Fiona becomes a hurricane as it approaches Puerto Rico and the Dominican Republic
Fiona is the third Atlantic hurricane in the 2022 hurricane season. ( EXTERNAL SOURCE )
Tropical Storm Fiona became the third hurricane of the Atlantic season on Sunday as it approached the island of Puerto Rico, where it threatened heavy rains, flooding, and mudslides.
Storm Fiona approaches Puerto Rico as a hurricane.
Fiona is a category 1 hurricane, out of 5 on the Saffir-Simpson scale, with maximum sustained winds of 130 kilometers per hour (80 miles), according to the U.S. National Hurricane Center (NHC).
Fiona is 80 kilometers (50 miles) south of Ponce (Puerto Rico) and is moving northwest at 13 kilometers per hour (8 miles).
The hurricane presents “very dangerous winds” estimated to affect Puerto Rico and the Dominican Republic.
The agency warns that these can cause damage to well-constructed wooden houses, especially the roof, shingles, vinyl siding, and gutters.

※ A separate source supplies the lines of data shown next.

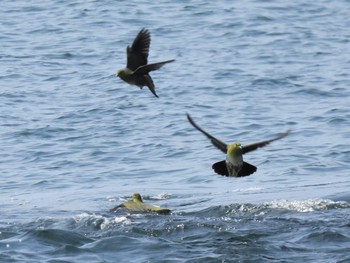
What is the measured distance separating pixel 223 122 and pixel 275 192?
16.2 feet

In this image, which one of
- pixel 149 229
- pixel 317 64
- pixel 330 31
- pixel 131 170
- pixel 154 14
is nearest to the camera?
pixel 149 229

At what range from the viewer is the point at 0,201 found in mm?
15398

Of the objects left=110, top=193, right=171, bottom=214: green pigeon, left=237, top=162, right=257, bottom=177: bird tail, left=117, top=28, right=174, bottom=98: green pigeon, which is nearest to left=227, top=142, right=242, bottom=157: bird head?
left=237, top=162, right=257, bottom=177: bird tail

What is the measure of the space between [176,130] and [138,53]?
8.21 meters

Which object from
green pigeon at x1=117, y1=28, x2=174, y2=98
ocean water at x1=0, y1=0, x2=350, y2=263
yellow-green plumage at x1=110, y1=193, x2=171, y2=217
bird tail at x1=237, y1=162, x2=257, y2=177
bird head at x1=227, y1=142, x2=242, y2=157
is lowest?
ocean water at x1=0, y1=0, x2=350, y2=263

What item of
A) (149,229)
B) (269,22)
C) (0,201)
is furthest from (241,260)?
(269,22)

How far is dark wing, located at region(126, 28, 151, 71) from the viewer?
Result: 37.5 feet

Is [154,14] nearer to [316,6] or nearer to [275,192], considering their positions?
[316,6]

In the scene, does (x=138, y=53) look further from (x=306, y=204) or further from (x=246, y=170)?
(x=306, y=204)

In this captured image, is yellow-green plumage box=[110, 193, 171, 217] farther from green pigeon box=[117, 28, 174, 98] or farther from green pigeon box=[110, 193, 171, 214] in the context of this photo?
green pigeon box=[117, 28, 174, 98]

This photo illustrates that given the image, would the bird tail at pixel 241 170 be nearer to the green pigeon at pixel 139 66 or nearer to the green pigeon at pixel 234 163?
the green pigeon at pixel 234 163

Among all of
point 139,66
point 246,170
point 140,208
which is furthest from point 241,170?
point 140,208

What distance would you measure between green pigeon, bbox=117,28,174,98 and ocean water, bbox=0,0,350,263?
6.18 ft

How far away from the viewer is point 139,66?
1137 centimetres
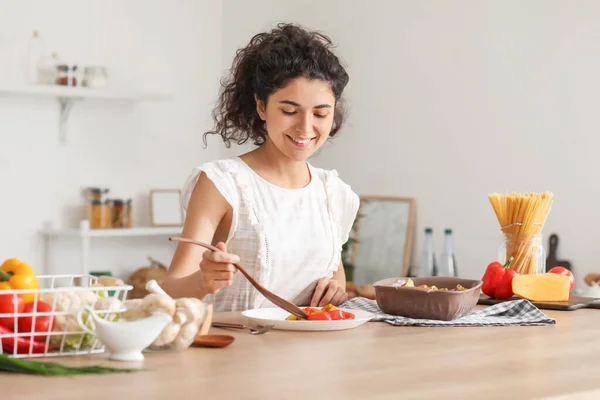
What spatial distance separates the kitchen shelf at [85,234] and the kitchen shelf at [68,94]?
19.8 inches

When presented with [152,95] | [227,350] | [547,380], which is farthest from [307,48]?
[152,95]

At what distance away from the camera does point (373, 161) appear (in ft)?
16.1

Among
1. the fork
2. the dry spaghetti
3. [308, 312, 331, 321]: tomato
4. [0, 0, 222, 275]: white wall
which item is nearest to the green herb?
the fork

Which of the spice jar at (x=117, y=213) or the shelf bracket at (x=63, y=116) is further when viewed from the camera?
the spice jar at (x=117, y=213)

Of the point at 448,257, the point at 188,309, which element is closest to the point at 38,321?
the point at 188,309

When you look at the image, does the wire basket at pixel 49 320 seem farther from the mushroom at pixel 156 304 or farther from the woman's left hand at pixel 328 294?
the woman's left hand at pixel 328 294

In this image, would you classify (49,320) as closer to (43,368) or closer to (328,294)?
(43,368)

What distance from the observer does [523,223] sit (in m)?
2.49

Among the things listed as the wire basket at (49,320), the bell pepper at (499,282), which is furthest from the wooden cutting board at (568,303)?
the wire basket at (49,320)

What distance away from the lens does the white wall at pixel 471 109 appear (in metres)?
3.98

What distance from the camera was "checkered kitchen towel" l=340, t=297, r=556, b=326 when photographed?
194 centimetres

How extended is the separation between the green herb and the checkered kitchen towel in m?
0.78

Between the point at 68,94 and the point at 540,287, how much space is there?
10.0ft

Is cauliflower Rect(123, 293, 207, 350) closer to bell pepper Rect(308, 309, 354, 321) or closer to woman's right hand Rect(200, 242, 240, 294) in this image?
woman's right hand Rect(200, 242, 240, 294)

These winds, it notes, are also a risk for falling trees and branches that can cause extensive damage to power lines and poles, causing outages that could last from “a few to several days.”
On the forecast track, the center of Fiona will approach Puerto Rico during the morning today and may move near or over Puerto Rico this afternoon.

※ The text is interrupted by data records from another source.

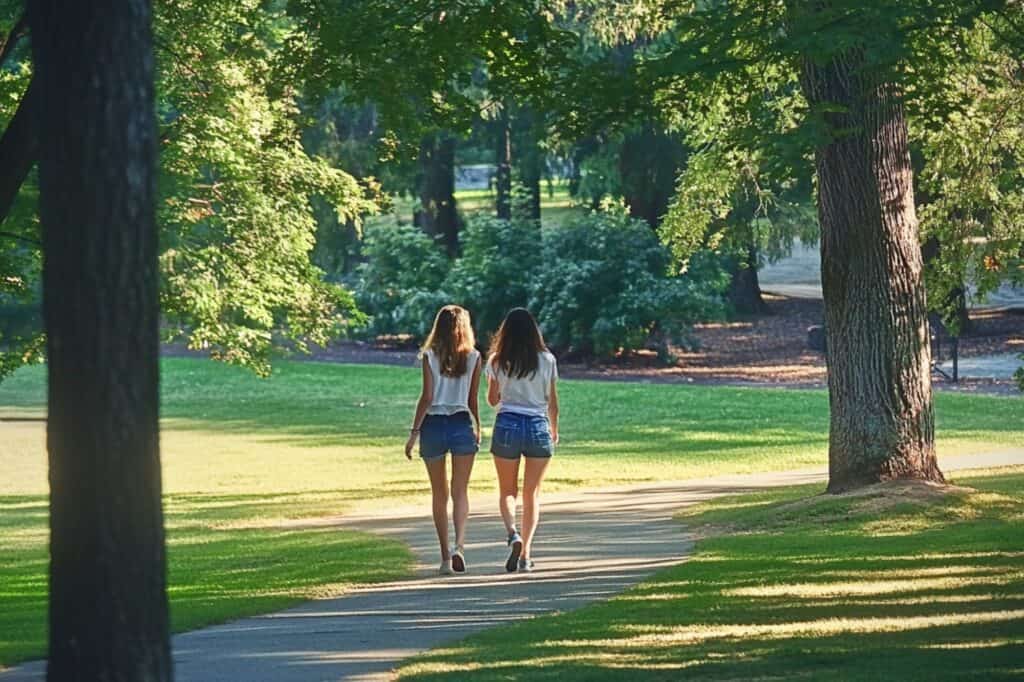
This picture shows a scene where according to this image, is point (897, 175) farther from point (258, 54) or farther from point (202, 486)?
point (202, 486)

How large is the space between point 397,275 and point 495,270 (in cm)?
491

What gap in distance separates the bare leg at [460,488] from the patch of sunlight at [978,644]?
14.8ft

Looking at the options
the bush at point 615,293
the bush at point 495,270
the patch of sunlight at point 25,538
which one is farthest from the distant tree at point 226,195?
the bush at point 495,270

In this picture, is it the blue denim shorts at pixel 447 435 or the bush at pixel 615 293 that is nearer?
the blue denim shorts at pixel 447 435

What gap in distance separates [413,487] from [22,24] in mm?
9676

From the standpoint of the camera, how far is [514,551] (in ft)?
40.8

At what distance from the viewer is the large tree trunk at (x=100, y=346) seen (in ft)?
18.0

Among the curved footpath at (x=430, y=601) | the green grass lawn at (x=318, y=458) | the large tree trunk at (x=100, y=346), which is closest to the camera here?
the large tree trunk at (x=100, y=346)

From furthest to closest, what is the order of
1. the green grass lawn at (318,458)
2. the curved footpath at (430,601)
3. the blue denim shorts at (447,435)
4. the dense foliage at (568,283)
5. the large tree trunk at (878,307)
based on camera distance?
1. the dense foliage at (568,283)
2. the large tree trunk at (878,307)
3. the green grass lawn at (318,458)
4. the blue denim shorts at (447,435)
5. the curved footpath at (430,601)

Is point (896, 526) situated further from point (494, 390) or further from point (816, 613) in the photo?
point (816, 613)

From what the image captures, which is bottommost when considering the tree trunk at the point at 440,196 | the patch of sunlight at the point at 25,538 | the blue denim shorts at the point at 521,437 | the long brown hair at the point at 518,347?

Meanwhile, the NHC lifted the hurricane warning for the U.S. Virgin Islands.
NHC forecasters expect Fiona to move northwestward this Sunday and Monday, followed by a turn to the north-northwest on Tuesday.
Fiona will then move near the north coast of the Dominican Republic tonight and Monday and near or east of the Turks and Caicos Islands on Tuesday.
So far, this hurricane season, which began June 1 and ends November 30, has formed hurricanes Danielle, Earl, and Fiona, while tropical storms Alex, Bonnie, and Colin did not reach hurricane strength.